Tomcat memang bisa menyerang siapa saja. Lantas bagaimana jika sudah terkena racun serangga ini?
dr. Niken Indrastuti, Sp.KK, pakar penyakit kulit Fakultas Kedokteran (FK) UGM mengatakan tindakan pertama yang harus dilakukan jika terkena serangga ini adalah dengan mencuci bagian tubuh yang bersentuhan dengan serangga menggunakan air atau sabun. “ Kalau sudah meradang maka perlu dikompres dengan air dingin, jangan di kasih minyak atau balsem karena akan memperparah iritasi,” katanya.

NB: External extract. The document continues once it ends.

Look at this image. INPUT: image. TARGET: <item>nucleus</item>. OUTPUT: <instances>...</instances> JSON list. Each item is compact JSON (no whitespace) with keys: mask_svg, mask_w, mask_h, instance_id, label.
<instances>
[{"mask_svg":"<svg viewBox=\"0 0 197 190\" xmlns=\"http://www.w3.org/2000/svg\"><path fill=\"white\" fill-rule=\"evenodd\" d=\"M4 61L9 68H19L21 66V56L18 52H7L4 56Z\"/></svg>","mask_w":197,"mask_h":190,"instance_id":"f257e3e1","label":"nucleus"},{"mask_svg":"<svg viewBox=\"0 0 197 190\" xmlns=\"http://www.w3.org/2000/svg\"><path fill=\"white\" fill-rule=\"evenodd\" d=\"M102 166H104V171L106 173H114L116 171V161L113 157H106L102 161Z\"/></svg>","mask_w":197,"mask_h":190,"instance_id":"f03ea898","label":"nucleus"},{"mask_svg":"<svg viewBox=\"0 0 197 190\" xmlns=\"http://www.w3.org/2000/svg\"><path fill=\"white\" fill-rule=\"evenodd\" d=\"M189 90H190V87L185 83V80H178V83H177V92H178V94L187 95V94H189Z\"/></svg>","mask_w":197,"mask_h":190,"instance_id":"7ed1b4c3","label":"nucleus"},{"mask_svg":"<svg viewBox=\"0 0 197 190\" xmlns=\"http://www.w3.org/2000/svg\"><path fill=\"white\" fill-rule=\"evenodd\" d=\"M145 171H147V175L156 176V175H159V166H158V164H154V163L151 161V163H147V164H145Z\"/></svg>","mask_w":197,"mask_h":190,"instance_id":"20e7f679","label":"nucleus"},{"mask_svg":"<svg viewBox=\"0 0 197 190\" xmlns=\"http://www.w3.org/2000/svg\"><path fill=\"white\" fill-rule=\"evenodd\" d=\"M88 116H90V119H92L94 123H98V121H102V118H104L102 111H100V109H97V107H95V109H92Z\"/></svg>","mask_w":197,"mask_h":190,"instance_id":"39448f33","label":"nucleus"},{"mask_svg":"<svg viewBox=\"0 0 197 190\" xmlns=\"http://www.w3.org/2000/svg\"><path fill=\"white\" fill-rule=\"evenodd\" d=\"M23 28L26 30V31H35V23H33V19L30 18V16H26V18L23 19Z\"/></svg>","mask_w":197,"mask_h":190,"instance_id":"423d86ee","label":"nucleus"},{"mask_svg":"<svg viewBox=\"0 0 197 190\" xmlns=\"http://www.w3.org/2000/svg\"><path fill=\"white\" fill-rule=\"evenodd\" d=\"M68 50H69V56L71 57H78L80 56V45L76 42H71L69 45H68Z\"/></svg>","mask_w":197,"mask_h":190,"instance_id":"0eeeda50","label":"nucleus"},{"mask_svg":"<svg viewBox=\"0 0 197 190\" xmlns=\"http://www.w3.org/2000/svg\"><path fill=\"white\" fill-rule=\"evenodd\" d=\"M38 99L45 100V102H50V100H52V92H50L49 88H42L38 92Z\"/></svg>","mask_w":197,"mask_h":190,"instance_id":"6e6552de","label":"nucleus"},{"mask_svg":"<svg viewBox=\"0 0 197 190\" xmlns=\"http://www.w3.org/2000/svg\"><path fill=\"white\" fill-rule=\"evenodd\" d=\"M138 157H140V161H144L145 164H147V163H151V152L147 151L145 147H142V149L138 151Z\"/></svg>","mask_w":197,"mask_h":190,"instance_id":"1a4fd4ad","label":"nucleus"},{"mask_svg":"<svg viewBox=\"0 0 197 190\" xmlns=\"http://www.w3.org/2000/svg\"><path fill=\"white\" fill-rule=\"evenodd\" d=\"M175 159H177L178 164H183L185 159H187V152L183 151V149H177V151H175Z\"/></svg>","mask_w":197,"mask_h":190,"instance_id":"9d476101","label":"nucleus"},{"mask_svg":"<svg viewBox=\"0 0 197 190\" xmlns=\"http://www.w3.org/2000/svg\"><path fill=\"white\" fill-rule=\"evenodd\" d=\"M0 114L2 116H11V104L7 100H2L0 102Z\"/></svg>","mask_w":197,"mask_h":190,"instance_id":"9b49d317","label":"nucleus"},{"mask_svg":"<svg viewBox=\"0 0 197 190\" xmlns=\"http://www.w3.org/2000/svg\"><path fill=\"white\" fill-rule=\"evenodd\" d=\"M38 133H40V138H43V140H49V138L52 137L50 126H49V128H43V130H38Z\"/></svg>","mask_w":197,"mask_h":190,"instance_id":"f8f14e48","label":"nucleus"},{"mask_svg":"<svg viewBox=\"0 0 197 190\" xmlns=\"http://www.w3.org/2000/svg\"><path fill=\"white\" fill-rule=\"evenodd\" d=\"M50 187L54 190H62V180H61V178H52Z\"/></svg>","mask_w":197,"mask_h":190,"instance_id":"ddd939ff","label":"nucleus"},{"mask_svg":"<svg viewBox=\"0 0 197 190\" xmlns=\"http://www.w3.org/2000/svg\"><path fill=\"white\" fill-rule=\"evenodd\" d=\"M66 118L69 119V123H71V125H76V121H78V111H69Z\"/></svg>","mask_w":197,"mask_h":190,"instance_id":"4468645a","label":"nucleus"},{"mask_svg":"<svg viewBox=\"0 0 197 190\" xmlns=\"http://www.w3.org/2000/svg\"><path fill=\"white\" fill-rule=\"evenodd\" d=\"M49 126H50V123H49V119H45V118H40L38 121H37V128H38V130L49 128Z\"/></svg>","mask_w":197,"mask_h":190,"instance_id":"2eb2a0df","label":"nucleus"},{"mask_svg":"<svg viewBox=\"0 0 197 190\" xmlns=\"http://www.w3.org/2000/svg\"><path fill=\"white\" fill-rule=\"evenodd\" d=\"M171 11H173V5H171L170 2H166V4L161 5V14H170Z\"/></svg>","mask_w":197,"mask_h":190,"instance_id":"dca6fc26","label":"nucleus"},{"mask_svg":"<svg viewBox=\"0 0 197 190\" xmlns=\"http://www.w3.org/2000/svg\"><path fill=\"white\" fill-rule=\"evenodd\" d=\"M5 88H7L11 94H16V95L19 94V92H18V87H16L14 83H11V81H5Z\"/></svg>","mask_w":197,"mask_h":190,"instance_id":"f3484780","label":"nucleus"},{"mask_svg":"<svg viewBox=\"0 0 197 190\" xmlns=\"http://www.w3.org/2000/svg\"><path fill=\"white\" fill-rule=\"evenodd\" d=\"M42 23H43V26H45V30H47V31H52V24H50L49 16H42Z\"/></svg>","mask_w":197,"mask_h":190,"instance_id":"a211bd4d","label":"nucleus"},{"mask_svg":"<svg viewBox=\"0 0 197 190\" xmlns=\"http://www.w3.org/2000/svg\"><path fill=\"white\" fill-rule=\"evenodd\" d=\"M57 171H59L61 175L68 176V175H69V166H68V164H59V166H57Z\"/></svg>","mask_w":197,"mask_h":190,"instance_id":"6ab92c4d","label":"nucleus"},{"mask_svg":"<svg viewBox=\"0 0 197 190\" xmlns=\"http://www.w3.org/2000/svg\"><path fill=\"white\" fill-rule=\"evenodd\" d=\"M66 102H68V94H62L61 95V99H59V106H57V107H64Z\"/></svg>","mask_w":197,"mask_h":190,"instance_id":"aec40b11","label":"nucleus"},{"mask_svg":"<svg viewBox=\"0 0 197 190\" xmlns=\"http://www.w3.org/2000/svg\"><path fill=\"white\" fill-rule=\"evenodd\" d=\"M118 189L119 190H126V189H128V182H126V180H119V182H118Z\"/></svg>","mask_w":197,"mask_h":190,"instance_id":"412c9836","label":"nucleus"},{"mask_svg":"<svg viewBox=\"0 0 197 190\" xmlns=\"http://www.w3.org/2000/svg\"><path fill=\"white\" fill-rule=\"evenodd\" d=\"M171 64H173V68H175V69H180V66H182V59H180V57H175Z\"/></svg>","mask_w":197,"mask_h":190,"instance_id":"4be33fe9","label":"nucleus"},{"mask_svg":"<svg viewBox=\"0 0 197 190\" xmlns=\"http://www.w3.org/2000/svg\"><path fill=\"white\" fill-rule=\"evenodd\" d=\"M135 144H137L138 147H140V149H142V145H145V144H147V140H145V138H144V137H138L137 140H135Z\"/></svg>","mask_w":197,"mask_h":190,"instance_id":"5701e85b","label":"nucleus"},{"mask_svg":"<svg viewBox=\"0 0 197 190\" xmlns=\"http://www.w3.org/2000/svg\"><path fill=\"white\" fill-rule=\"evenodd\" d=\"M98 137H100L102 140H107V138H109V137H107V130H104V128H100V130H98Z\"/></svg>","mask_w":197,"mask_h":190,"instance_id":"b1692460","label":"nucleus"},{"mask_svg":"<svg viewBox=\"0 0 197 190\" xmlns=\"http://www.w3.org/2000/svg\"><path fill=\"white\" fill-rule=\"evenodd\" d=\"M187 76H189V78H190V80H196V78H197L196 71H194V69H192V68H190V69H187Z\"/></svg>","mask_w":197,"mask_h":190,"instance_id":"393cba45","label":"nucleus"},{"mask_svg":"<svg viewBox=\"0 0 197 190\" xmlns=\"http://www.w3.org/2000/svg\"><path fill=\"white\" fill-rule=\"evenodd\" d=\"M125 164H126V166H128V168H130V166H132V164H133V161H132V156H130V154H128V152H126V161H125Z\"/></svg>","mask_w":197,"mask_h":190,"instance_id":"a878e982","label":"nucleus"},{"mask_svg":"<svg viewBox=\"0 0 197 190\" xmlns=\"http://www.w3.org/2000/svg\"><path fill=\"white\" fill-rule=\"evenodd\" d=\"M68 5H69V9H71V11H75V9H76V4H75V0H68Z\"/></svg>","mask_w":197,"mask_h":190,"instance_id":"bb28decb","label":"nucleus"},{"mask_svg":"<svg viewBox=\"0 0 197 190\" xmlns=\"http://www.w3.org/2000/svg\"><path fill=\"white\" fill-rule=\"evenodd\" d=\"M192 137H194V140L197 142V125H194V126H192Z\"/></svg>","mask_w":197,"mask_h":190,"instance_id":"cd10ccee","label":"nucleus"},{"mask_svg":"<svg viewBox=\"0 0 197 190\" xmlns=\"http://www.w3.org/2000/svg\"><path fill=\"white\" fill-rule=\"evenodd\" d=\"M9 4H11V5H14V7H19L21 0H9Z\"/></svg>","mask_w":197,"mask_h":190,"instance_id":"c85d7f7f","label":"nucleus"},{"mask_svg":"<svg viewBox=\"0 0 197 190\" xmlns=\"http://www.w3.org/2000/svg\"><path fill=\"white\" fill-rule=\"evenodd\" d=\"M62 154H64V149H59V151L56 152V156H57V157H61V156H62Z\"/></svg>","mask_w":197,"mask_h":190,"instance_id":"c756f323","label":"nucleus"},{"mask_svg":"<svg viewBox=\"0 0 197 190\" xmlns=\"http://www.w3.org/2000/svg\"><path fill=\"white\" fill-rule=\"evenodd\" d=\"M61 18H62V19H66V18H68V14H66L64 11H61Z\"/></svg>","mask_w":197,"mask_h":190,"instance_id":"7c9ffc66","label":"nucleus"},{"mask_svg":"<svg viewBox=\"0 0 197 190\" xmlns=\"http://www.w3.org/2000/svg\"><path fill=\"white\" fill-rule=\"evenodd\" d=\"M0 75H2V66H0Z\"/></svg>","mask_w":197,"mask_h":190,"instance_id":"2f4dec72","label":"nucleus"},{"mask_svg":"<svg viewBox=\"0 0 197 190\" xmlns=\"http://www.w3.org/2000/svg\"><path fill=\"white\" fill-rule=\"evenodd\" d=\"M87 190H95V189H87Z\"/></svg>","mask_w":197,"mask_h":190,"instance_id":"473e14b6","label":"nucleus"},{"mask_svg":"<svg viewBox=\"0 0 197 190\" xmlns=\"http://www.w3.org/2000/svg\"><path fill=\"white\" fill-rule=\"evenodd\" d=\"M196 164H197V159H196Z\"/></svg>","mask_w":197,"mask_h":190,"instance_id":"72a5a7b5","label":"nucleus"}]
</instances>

Pengobatan juga bisa dilakukan dengan mengoleskan salep Hydrocortisone pada daerah yang terluka. Namun, ditegaskan Novi, tidak semua kasus dapat diobati dengan Hydrocotisone, tergantung dari besaran dan tingkat keparahan iritasi. “ Sebaiknya kalau kondisi memburuk langsung dibawa ke rumah sakit atau dokter,” saran Novi.
Novi menyebutkan bahwa racun paederin tidak mematikan. Yang membahayakan apabila terjadi infeksi sekunder. “ Sebenarnya racun ini tidak berbahaya, tidak mematikan. Bahayanya kalau ada kuman yang masuk pada kulit yang terluka akan menyebabkan infeksi sekunder” tegasnya.
Penyakit yang terjadi karena racun paederin ini merupakan penyakit yang ditularkan melalui kontak dengan kulit. Selain menyentuh secara langsung serangga paederus, penularan dapat terjadi melalui kontak dengan barang-barang yang digunakan penderita seperti handuk dan pakaian. Guna mememinimalisir penularan, Novi menghimbau masyarakat untuk menjaga kebersihan dengan tidak menggunakan barang-barang yang telah terkena racun padederin. “Jadi sebaiknya jangan memakai handuk yang telah digunakan untuk mengelap atau mengkompres luka penderita karena akan menularkan racun,” pungkasnya.